Is it just a myth that writers tend to be prone to fits of melancholia? (And yes, I’ve always wanted to write that in a sentence—fits of melancholia. Just lovely. So much more romantic a term than depression.)


The link between writers and depression, though still controversial, has been well documented. The question is, does writing make one prone to depression or are depressed persons more likely to become writers? I know that young women in the princess sports, (figure skating, gymnastics and ballet,) are more likely than the average person to develop eating disorders, but is that because the sport does it to them or is it because the very qualities needed to become successful in the sport—focus, discipline, drive and control—are the same traits present in many young women who develop eating disorders? Are the qualities that make a writer—the ability to spend large chunks of time in isolation, the tendency to live inside your own head, high levels of empathy—evident in many people prone to depression?

It’s sort of like the chicken or the egg thing.
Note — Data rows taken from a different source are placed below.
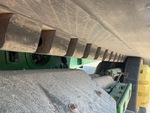 Rubber Track Undercarriage with
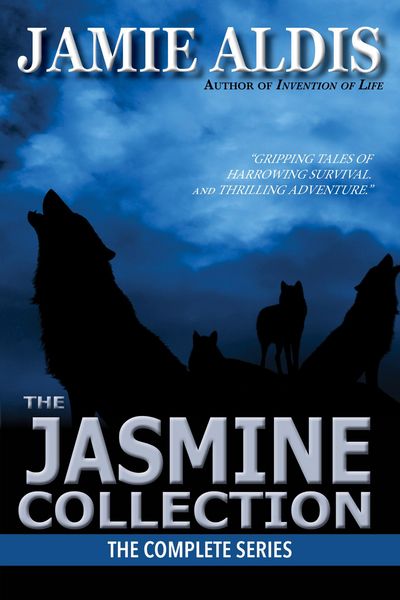 Produktbild: The Jasmine Collection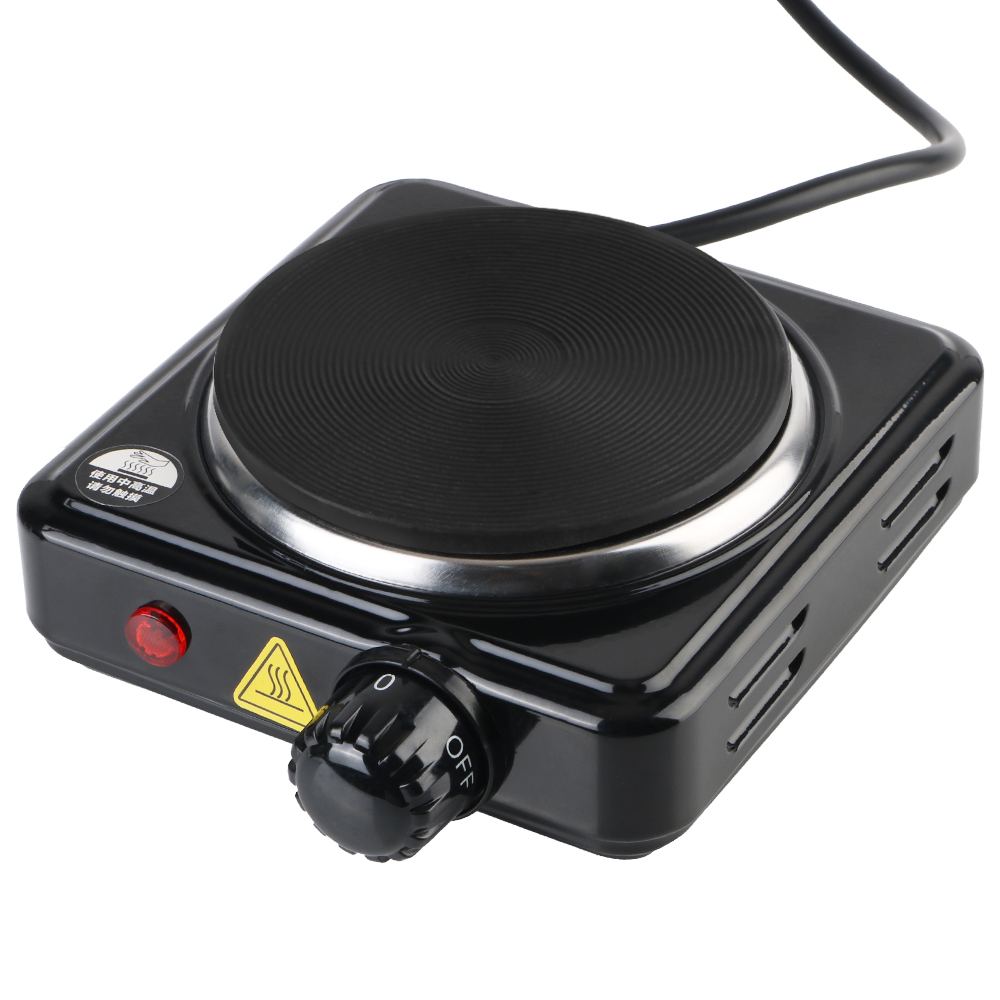 500W 220V Hot Fornuis Plaat Mi - Commercial Kitchen Warmer recensie en prijs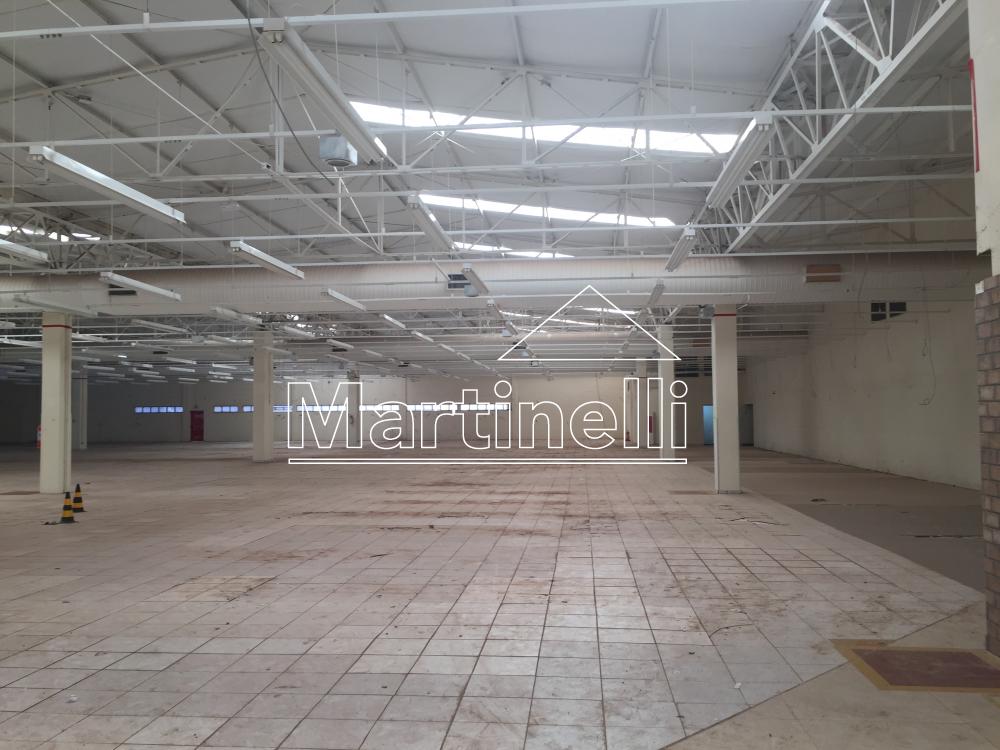 Alugar Imóvel Comercial / Galpão / Barracão / Depósito em Ribeirão Preto apenas R$ 150.000,00 - Foto 1 Alugar Imóvel Comercial / Galpão / Barracão / Depósito em Ribeirão Preto apenas R$ 150.000,00 - Foto 1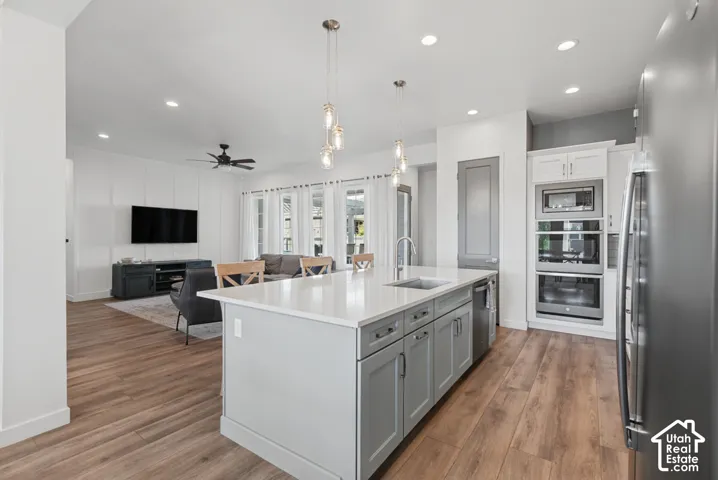 5112 W Lake Terrace Ave, South Jordan, Utah 84009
In reality, it’s probably a bit of both. Writing can be lonely and isolating. Writers generally do possess high levels of empathy—it’s what helps create living breathing characters, after all. But empathy in a world filled with suffering can be overwhelming. Writing as a profession draws a lot of criticism and rejection. It’s rather like the fashion industry.  Models go out on calls, put their looks on display and are told, “Nope, not what we’re looking for, you don’t get the job.” What they hear is, “Not good enough.” Writers send out a manuscript or a book, (AKA OUR HEART), and are told, “It’s just not my cup of tea, sorry.” What we hear is, “YOU SUCK.” Then when the novel or article goes public, you get many people slamming your heart, I mean writing.

That’s depressing shiz, right there.

The list of great writers who suffered from mental illness is long; Poe, (pictured), Hemingway, Fitzgerald, Plath, Twain, Tennessee Williams… the list goes on and on.
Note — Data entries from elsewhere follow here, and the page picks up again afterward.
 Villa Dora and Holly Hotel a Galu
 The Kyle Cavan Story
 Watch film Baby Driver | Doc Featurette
A wonderful article by Cody Delistraty catalogues a study done by Andreas Fink at the University of Graz in Austria. The study found a relationship between the ability to come up with an idea and the inability to suppress the precuneus while thinking. According to Delistraty, The precuneus is the area of the brain that shows the highest levels of activation during times of rest and has been linked to self-consciousness and memory retrieval.

Delistraty writes, “For most people, this area of the brain only lights up at restful times when one is not focusing on work or even daily tasks. For writers and creatives, however, it seems to be constantly activated. Fink’s hypothesis is that the most creative people are continually making associations between the external world and their internal experiences and memories. They cannot focus on one thing quite like the average person. Essentially, their stream of ideas is always running — the tap does not shut off — and, as a result, creative people show schizophrenic, borderline manic-depressive tendencies. Really, that’s no hyperbole. Fink found that this inability to suppress the precuneus is seen most dominantly in two types of people: creatives and psychosis patients.”

Well, that makes me feel better.

This link fascinates me. I’m not an expert in mental health or mental illness, but I have done research on the subject and for the next month will share strategies that I have learned that will help writers maintain their mental health. But I am also including a disclaimer… if you have had suicidal thoughts or have thought about harming yourself or others, please, please call for help.